Les mots fétiche et fétichisme apparaissent très tôt chez Marx, dans la Gazette Rhénane de 1842 et dans les Manuscrits de 1844. On les retrouve en bonne place dans le Capital, où un chapitre est consacré au fétichisme de la marchandise. C’est donc une notion centrale chez Marx.
Reprenant et dépassant la critique humaniste de la religion par Feuerbach - « C’est l’homme qui fait la religion, ce n’est pas la religion qui fait l’homme » (1) -, Marx découvre la racine du fétichisme généralisé de la société bourgeoise : la valeur d’usage de la marchandise – l’objet au service de l’homme – s’efface devant sa valeur d’échange. Et dans ce « procès social » du capitalisme, les hommes n’existent plus que comme possesseurs de marchandises, comme rouages de l’économie. Ce renversement (économique et social) et cette « mystification » (idéologique et politique) atteignent leur sommet avec la marchandise « équivalent général » : l’argent. Les capitalistes scrutent les oracles de la Bourse, les Etats font tout pour rassurer les dieux du marché, et les prolétaires rêvent d’un autre monde dans lequel ils seraient millionnaires ! « Pour trouver une analogie à ce phénomène, il faut la chercher dans la région nuageuse du monde religieux » (2).
On vaincra ce fétichisme généralisé comme toute autre illusion religieuse : par une lutte d’idées, mais surtout et radicalement par une transformation totale des rapports entre les hommes, et entre les hommes et la nature.

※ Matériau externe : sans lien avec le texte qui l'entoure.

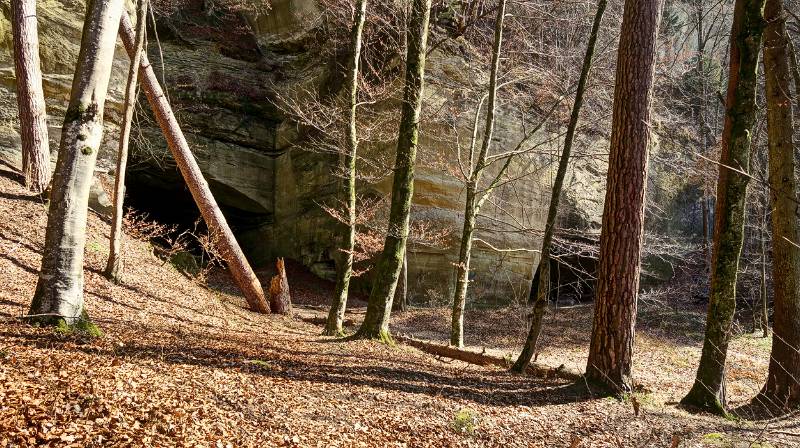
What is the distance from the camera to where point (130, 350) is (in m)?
5.52

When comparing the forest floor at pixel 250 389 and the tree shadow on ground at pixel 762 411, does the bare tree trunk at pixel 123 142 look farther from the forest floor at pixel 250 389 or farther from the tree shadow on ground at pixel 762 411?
the tree shadow on ground at pixel 762 411

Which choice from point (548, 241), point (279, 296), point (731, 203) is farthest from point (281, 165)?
point (731, 203)

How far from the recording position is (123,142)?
9.86m

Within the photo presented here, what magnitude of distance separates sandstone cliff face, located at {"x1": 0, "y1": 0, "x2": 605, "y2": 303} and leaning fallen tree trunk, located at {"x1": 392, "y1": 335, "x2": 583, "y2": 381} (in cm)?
635

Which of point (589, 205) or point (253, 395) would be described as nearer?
point (253, 395)

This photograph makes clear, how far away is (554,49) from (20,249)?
529 inches

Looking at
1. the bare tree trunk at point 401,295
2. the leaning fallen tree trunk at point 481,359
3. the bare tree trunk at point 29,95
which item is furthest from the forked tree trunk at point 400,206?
the bare tree trunk at point 29,95

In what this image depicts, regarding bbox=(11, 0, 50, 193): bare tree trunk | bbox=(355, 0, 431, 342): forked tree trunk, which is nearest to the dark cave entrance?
bbox=(11, 0, 50, 193): bare tree trunk

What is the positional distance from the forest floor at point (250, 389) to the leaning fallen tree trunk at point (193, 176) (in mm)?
1585

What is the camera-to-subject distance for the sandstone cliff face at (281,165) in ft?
58.4

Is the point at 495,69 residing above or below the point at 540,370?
above

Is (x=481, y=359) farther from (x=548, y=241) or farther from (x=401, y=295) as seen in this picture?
(x=401, y=295)

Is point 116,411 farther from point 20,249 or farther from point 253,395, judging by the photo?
point 20,249

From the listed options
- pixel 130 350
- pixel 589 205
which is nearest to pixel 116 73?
pixel 130 350
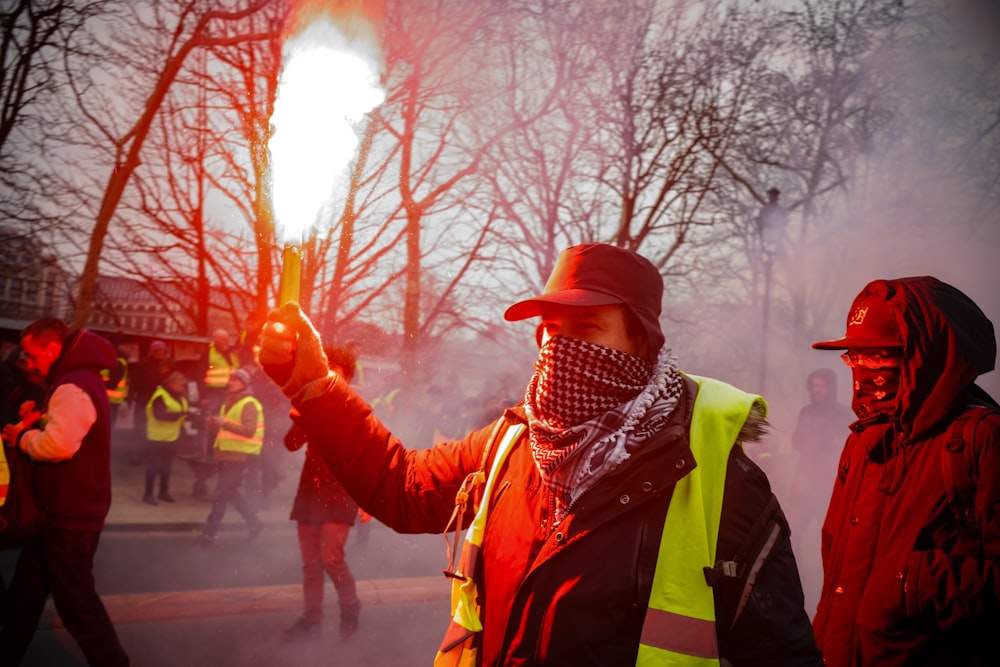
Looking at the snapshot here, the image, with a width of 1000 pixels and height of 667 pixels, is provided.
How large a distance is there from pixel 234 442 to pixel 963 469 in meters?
5.91

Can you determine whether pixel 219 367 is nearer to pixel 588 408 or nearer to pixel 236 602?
pixel 236 602

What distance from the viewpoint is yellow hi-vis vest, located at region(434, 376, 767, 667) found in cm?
139

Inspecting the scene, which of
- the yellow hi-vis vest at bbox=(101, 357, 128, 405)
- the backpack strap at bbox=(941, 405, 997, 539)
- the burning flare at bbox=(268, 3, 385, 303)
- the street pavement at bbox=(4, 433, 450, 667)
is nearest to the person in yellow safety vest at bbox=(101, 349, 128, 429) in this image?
the yellow hi-vis vest at bbox=(101, 357, 128, 405)

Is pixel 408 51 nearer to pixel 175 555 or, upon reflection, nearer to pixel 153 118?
pixel 153 118

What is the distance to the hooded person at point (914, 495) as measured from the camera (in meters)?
1.88

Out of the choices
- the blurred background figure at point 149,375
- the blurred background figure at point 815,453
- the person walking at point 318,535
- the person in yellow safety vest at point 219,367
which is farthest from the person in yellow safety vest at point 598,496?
the blurred background figure at point 149,375

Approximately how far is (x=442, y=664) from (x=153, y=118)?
8867 mm

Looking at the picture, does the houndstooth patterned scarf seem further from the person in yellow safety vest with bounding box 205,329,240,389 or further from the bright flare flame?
the person in yellow safety vest with bounding box 205,329,240,389

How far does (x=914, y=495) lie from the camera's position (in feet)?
6.66

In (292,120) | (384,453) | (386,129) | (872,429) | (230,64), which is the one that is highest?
(230,64)

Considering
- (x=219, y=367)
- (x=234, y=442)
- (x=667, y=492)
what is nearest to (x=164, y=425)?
(x=219, y=367)

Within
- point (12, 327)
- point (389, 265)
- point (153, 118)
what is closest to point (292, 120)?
point (389, 265)

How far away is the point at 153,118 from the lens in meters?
8.71

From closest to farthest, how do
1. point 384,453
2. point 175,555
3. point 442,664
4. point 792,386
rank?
point 442,664
point 384,453
point 175,555
point 792,386
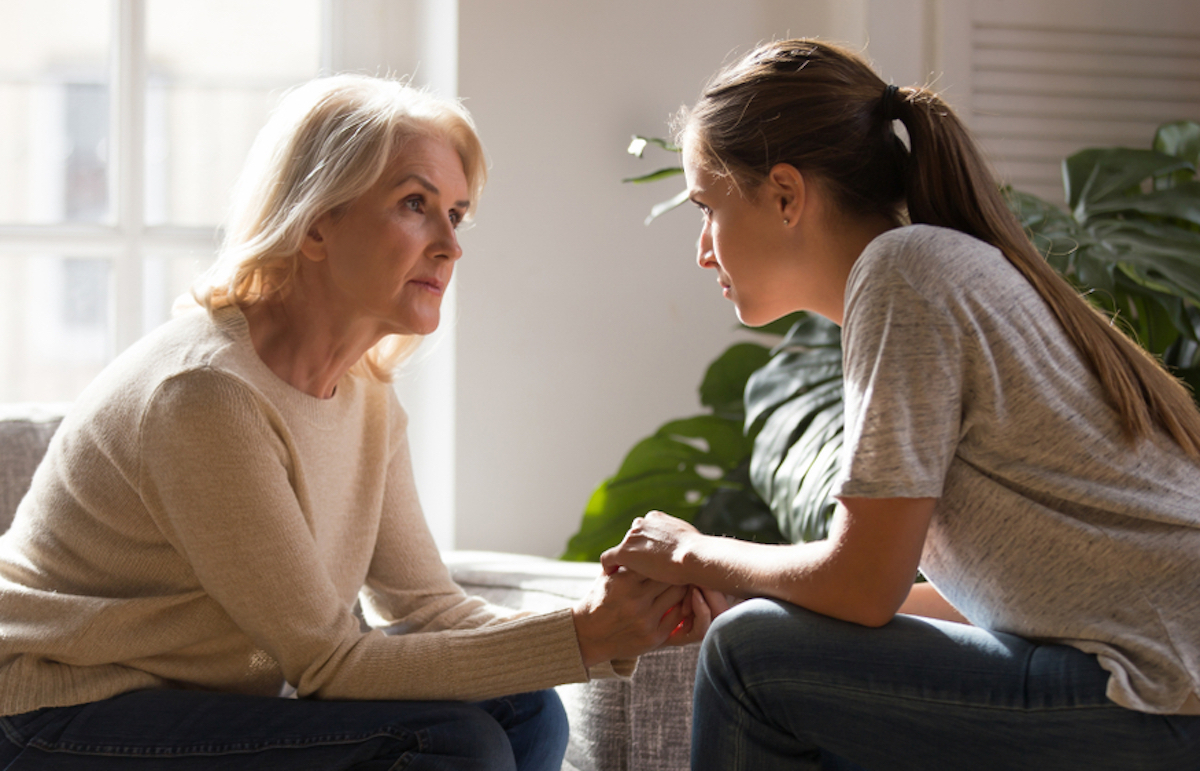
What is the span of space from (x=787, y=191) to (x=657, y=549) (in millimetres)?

Les mots qui servent à camoufler

D’abord ignorer l’importance de cette notion, sinon le mot lui-même, dans la lutte contre le capitalisme.
Ensuite, entretenir toutes sortes de fétichismes de remplacement, celui de l’Etat comme « deus ex machina », le communisme comme une solution miraculeuse, le parti comme une secte infaillible, la théorie marxiste-léniniste comme un dogme, voire même le culte de la personnalité du chef.

Pour en savoir plus

- 1) Critique de la philosophie du droit de Hegel
- _ 2) Le Capital, chapitre 1er, section I, IV : Le caractère fétiche de la marchandise et son secret.
Antoine Artous, Marx et le fétichisme, Ed. Syllepse, 2006.
Isabelle Garo, Le fétichisme de la marchandise chez Marx (www.marxau21.fr).